On Tuesday, U.S. District Judge Robert M. Dow rejected the city’s bid to dismiss the case brought about by the owner of Second Amendment Arms in 2010, finding that his permit was likely denied because of the now-repealed city-wide ban on gun stores that was in place at the time.
City officials had maintained they had rejected the gun store’s permit application because the leased property was zoned residential and not commercial.
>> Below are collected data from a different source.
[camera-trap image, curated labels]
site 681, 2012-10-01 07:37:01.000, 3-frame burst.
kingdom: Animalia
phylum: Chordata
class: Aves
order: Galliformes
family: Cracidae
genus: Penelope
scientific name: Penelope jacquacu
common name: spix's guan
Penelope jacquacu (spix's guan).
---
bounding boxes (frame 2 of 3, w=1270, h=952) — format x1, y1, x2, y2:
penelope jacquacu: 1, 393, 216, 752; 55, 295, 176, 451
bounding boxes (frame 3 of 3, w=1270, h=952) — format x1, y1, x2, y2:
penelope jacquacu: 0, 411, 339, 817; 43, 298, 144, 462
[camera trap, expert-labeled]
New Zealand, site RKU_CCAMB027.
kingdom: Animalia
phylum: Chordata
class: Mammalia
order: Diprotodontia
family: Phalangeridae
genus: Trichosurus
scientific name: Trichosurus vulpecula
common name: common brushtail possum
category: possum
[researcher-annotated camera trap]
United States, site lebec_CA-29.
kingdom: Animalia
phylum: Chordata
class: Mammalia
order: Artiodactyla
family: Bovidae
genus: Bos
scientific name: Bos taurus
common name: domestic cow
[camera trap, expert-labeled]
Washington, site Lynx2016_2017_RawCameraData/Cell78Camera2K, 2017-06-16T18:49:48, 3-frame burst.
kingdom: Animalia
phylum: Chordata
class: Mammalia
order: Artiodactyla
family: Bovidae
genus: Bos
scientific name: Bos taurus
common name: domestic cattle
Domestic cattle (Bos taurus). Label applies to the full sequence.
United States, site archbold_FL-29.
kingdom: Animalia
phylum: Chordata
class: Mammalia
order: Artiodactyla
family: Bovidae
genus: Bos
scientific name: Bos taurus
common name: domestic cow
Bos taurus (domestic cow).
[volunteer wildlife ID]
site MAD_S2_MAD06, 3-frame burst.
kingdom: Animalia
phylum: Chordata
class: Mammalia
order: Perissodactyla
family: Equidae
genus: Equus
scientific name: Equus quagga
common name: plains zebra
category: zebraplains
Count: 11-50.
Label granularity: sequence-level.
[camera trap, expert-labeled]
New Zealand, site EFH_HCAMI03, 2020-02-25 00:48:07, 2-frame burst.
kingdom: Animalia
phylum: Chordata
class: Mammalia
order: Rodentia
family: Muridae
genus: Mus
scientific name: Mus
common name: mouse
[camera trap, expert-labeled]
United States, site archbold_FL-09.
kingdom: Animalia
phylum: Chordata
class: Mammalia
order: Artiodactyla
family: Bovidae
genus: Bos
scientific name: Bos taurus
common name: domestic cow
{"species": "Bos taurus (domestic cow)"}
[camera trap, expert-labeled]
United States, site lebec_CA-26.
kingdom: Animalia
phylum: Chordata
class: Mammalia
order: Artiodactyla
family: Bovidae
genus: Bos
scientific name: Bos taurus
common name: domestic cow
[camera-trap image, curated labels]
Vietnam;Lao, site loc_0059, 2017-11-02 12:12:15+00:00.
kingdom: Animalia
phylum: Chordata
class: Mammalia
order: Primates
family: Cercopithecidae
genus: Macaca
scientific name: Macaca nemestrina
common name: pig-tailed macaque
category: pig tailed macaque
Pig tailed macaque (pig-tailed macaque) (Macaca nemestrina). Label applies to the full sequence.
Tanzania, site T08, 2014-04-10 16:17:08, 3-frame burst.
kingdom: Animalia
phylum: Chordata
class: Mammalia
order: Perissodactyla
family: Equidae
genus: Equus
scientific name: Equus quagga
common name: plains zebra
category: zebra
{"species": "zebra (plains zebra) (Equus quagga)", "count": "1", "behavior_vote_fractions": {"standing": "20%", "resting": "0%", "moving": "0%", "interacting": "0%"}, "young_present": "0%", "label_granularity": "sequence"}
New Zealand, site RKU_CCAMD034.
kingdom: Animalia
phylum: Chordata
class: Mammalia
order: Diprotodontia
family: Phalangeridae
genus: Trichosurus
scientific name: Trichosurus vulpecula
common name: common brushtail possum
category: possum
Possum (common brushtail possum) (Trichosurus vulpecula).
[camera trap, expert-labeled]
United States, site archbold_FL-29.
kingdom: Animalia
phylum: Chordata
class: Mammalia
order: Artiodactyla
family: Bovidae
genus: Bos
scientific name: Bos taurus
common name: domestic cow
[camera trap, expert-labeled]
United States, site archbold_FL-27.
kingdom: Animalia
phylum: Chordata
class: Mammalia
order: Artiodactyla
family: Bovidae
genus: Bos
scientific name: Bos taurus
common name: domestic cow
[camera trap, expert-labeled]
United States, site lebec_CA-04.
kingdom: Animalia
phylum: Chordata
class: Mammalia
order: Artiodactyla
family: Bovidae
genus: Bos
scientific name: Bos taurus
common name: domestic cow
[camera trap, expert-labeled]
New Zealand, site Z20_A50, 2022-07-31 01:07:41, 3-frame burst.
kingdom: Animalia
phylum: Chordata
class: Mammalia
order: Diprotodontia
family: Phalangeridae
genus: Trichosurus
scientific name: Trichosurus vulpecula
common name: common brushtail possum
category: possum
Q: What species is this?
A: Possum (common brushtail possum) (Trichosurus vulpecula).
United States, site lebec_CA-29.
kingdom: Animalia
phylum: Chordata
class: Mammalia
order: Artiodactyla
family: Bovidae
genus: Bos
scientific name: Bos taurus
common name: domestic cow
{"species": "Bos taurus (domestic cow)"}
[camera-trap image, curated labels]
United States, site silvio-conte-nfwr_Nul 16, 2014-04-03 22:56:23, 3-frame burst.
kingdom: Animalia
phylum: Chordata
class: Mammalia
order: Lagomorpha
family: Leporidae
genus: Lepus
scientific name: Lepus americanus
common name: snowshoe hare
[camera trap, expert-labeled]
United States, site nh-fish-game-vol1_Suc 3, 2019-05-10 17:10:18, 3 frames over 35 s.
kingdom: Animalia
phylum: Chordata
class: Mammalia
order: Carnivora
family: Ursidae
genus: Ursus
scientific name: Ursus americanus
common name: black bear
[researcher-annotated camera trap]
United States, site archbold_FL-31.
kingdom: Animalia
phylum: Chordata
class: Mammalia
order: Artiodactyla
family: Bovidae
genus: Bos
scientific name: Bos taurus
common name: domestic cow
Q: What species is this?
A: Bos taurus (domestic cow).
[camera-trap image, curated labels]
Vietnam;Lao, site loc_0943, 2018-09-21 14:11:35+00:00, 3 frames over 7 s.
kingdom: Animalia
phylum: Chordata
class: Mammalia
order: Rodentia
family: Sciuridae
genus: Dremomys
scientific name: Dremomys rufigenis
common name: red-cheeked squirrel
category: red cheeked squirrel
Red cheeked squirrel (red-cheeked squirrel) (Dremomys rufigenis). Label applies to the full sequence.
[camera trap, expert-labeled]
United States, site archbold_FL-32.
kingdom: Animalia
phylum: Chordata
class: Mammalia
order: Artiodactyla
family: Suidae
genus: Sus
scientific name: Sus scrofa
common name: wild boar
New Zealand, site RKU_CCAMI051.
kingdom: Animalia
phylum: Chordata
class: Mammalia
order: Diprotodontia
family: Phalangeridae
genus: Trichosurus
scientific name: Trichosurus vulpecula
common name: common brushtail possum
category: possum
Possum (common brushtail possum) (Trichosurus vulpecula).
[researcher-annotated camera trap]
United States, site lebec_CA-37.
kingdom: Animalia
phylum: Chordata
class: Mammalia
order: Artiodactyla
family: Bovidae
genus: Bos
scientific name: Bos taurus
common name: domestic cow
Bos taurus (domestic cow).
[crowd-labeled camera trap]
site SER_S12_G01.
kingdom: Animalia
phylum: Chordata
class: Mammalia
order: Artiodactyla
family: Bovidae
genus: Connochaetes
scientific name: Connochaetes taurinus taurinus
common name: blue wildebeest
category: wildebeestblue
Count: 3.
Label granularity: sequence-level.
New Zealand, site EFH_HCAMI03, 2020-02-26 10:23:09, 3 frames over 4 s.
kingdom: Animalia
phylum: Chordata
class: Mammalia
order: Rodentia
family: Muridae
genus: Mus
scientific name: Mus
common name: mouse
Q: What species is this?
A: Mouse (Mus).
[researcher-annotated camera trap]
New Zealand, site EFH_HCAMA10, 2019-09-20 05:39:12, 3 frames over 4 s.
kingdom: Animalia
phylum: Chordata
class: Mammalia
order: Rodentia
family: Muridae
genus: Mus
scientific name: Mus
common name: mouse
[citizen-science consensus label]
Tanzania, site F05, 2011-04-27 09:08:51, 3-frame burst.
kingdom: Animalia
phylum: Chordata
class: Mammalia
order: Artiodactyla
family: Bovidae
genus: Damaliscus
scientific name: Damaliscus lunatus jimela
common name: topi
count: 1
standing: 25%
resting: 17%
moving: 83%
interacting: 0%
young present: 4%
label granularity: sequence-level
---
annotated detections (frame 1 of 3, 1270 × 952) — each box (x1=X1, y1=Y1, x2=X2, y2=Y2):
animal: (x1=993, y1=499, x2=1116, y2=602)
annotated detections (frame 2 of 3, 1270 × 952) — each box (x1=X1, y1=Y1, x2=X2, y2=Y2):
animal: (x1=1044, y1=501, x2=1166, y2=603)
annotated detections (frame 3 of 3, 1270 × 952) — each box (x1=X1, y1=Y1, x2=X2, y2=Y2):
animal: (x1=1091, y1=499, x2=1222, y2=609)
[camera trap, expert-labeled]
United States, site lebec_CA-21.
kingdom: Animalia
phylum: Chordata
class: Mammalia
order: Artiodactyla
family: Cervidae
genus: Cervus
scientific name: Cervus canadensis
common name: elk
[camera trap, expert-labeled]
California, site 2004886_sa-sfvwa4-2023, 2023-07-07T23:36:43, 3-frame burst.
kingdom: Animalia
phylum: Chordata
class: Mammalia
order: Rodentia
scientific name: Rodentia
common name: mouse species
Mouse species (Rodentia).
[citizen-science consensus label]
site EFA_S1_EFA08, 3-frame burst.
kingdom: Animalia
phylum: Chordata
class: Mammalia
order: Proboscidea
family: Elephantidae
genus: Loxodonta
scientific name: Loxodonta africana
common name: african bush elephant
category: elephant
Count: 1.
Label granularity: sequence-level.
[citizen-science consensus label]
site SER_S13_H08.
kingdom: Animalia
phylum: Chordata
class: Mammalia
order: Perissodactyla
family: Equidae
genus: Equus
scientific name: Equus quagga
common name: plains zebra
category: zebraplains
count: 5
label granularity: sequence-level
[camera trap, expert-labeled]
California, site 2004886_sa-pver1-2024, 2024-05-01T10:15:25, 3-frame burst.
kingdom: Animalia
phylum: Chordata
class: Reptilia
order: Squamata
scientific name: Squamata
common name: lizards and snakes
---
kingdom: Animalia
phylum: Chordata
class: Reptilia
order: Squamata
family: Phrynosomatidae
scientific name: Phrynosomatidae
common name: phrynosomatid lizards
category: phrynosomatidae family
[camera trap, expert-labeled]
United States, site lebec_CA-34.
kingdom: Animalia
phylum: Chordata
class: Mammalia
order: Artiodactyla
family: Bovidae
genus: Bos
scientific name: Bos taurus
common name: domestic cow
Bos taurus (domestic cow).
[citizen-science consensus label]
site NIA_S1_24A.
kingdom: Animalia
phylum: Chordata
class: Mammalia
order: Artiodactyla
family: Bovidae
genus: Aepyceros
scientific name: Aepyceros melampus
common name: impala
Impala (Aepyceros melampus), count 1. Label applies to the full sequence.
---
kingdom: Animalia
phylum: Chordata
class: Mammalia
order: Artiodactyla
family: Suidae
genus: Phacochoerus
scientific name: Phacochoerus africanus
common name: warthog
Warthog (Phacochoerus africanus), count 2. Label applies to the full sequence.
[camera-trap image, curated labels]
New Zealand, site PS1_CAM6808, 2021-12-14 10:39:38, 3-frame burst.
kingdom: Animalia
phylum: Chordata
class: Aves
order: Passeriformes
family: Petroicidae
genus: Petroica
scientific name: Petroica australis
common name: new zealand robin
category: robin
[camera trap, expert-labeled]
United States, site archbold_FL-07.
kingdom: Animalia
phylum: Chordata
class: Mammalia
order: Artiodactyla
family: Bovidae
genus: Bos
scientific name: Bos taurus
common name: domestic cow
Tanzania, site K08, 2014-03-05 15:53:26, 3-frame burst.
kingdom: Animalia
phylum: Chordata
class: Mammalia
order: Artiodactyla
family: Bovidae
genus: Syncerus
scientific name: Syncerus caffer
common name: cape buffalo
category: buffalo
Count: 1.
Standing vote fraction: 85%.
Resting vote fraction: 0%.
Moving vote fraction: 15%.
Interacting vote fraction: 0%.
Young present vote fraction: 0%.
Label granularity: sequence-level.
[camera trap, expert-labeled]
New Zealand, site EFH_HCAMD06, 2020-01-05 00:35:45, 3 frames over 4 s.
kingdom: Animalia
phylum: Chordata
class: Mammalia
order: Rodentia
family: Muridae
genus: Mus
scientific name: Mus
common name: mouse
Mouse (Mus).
However, Dow held that the store’s owner was under the belief that the space was commercial at the time of the application and was told he was denied approval for the permit by city officials over an ordinance that had the effect of prohibiting the legal sale of firearms inside its limits.
“The fact that the particular address that Plaintiff listed on their gun store application was zoned for residential use even though it was advertised as a commercial space is simply a fortuity,” said Dow in his 11-page ruling, ordering the parties in the case to return to court on Sept. 28 to discuss damages.
The gun store owner, R. Joseph Franzese, filed suit in 2010 soon after his business permit application was rejected, arguing the city planned to ban his planned store regardless of the location he chose.
The city has since battled the case in the courts, contending Franzese lacked standing over the zoning issue, racking up more than 200 court filings in the past seven years despite the fact the ban was overturned by a federal court in 2014.
The Second Amendment Foundation, the gun rights group backing Franzese in the case, holds that the city has been using legal roadblocks to delay the inevitable.
“The City of Chicago under Rahm Emanuel is trying to be too clever by half,” said Alan Gottlieb, SAF’s founder and executive vice president in a statement. “We would have thought by now that they would have ceased this pattern of spending tens of thousands of taxpayer dollars on stubborn litigation, but the city seems determined to be dragged kicking and screaming into compliance with the Second Amendment.”